* **Reading text**:

◆ ◆ ◆

Thesis: Paula Doria Borrell

Directors: Vicente Pérez García

Title: The role of BAP1 in early human placentation: Implications for trophoblast differentiation and preeclampsia

Abstract: The human placenta is a highly specialized, transient organ essential for fetal growth and maternal adaptation throughout pregnancy. Acting as the primary interface between maternal and fetal tissues, it mediates the exchange of nutrients, oxygen, hormones, and waste products, while also exerting crucial endocrine and immunological functions.
Placentation originates from the trophectoderm of the blastocyst, where proliferative cytotrophoblasts differentiate into two key lineages: extravillous trophoblasts, which invade the maternal endometrium and remodel spiral arteries, and syncytiotrophoblasts, which form the direct maternal–fetal interface. Disruptions in these processes underlie major pregnancy complications, with preeclampsia being a leading cause of maternal and perinatal morbidity and mortality. Understanding the molecular mechanisms governing early placentation is therefore critical for improving the diagnosis and treatment of pregnancy disorders. Recent advances have established immortalized human trophoblast stem cell lines capable of differentiating into both lineages, as well as three-dimensional trophoblast organoids that recapitulate the cellular and functional properties of the human placenta, providing powerful new platforms for mechanistic studies.
BRCA1-associated protein 1 (BAP1) is a nuclear deubiquitinase and tumor suppressor with broad functions in cell cycle regulation, apoptosis, DNA damage repair, metabolism, ferroptosis, and gene expression. As the catalytic subunit of the Polycomb Repressive–Deubiquitinase (PR-DUB) complex, BAP1 removes ubiquitin from monoubiquitinated histone H2A at lysine 119 (H2AK119Ub), counteracting Polycomb Repressive Complex 1 (PRC1).
Functional studies demonstrate that BAP1 is essential for early placentation in mice, and its regulatory role within PR-DUB appears conserved in humans. Intriguingly, BAP1 levels must be downregulated during trophoblast invasion, a phenomenon reminiscent of the mechanisms by which BAP1 mutations promote tumor metastasis. Building on these findings, this thesis explores the role of BAP1 in early human placental development, with the goal of understanding the molecular pathways controlled by BAP1 and how their disruption can contribute to pregnancy complications.

◆ ◆ ◆

* **Data under study**:

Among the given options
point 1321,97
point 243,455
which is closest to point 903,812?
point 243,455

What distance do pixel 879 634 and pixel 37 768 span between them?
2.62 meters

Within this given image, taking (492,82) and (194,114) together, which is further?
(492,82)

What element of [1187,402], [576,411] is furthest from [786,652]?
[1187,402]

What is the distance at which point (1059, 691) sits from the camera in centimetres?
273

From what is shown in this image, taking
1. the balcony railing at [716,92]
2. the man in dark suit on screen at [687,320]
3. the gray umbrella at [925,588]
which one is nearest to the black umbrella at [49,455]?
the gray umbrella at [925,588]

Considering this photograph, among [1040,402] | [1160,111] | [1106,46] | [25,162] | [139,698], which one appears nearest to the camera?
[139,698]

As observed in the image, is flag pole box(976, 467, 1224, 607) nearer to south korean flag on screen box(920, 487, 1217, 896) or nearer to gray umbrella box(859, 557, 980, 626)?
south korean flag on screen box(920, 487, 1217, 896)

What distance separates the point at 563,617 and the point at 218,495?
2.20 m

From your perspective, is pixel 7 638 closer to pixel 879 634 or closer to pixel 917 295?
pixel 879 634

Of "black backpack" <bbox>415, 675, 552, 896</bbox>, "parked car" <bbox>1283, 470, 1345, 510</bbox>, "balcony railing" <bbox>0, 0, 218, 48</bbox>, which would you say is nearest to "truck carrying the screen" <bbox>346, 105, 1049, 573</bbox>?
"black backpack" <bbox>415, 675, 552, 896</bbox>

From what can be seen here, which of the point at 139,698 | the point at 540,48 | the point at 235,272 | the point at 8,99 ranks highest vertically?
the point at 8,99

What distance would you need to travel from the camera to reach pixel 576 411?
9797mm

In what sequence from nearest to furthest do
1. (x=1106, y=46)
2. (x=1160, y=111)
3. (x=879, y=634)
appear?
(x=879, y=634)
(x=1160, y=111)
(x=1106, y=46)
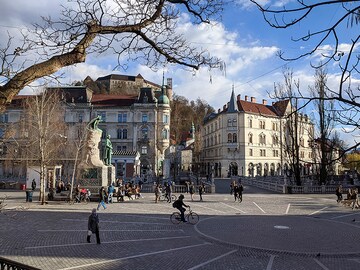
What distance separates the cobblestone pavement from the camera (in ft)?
34.8

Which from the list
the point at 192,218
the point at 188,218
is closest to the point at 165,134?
the point at 192,218

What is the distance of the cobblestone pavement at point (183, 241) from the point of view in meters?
10.6

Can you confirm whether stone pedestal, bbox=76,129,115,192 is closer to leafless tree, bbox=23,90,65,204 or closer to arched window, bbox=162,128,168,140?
leafless tree, bbox=23,90,65,204

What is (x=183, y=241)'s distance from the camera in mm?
13602

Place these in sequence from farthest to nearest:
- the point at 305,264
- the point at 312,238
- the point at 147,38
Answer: the point at 312,238 → the point at 305,264 → the point at 147,38

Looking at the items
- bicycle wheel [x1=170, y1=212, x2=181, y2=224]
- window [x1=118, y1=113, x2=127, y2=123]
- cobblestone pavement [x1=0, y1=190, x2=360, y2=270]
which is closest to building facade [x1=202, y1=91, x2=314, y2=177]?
window [x1=118, y1=113, x2=127, y2=123]

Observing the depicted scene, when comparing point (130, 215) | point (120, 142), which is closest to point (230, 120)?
point (120, 142)

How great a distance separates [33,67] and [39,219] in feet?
54.3

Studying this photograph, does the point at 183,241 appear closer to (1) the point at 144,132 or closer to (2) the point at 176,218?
(2) the point at 176,218

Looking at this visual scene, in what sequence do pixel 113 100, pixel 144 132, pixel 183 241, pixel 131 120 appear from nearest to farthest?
pixel 183 241 < pixel 144 132 < pixel 131 120 < pixel 113 100

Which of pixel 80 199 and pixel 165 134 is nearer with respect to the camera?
pixel 80 199

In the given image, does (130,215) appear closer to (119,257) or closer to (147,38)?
(119,257)

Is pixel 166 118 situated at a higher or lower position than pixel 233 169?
higher

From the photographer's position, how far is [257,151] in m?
77.4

◆ ◆ ◆

* **Work task**:
Extend the thesis abstract on BAP1 in early human placentation, continuing from its final sentence.

* **Expected answer**:
To address these questions, we employed immortalized human trophoblast stem cell (hTSC) lines and primary villous cytotrophoblasts isolated from first-trimester placentas, cultured in both two-dimensional and three-dimensional systems. In parallel, placental tissues from two independent clinical cohorts, together with publicly available datasets, were analysed. A combination of
molecular, functional, transcriptomic, proteomic, and epigenetic approaches was applied to assess the effects of BAP1 knockdown and overexpression on trophoblast biology.
The results of this thesis identifies BAP1 as a pivotal regulator of trophoblast stemness and epithelial identity, with a conserved role between human and mouse trophoblast cells. In hTSC and organoid models, sustained expression of BAP1 preserves the undifferentiated state by reinforcing cell–cell adhesion, whereas its downregulation activates transcriptional programs driving differentiation toward both lineages. Loss of BAP1 does not disrupt the core stem-cell gene regulatory network but increases proliferation, while BAP1 overexpression reduces proliferation and promotes adhesion-related pathways. These findings confirm the evolutionary conservation of BAP1’s dual role in stabilizing epithelial features and restraining proliferation in stem cells, while ensuring proper differentiation upon downregulation—providing a mechanistic framework for understanding trophoblast dysfunction in early-onset preeclampsia (EO-PE) placentas.
Integrated transcriptomic and proteomic analyses revealed specific pathways altered by BAP1 dysregulation, including glycoprotein metabolism and MAPK, Hippo, and JAK–STAT signaling. An organoid-derived gene signature generated from BAP1 overexpression clearly segregated EO-PE placentas into distinct clusters but failed to separate placentas from intrauterine growth restriction (IUGR) or gestational diabetes mellitus (GDM). This specificity indicates that BAP1-driven transcriptional changes are aligned with EO-PE pathophysiology rather than general placental dysfunction. Supporting this, tissue-based studies showed upregulation of BAP1 and its PR-DUB partners—particularly ASXL3 and ASXL2—in EO-PE but not in late-onset preeclampsia (LO-PE) or IUGR, suggesting that aberrant PR-DUB activity is specifically associated with the more severe, early-onset form of the disease.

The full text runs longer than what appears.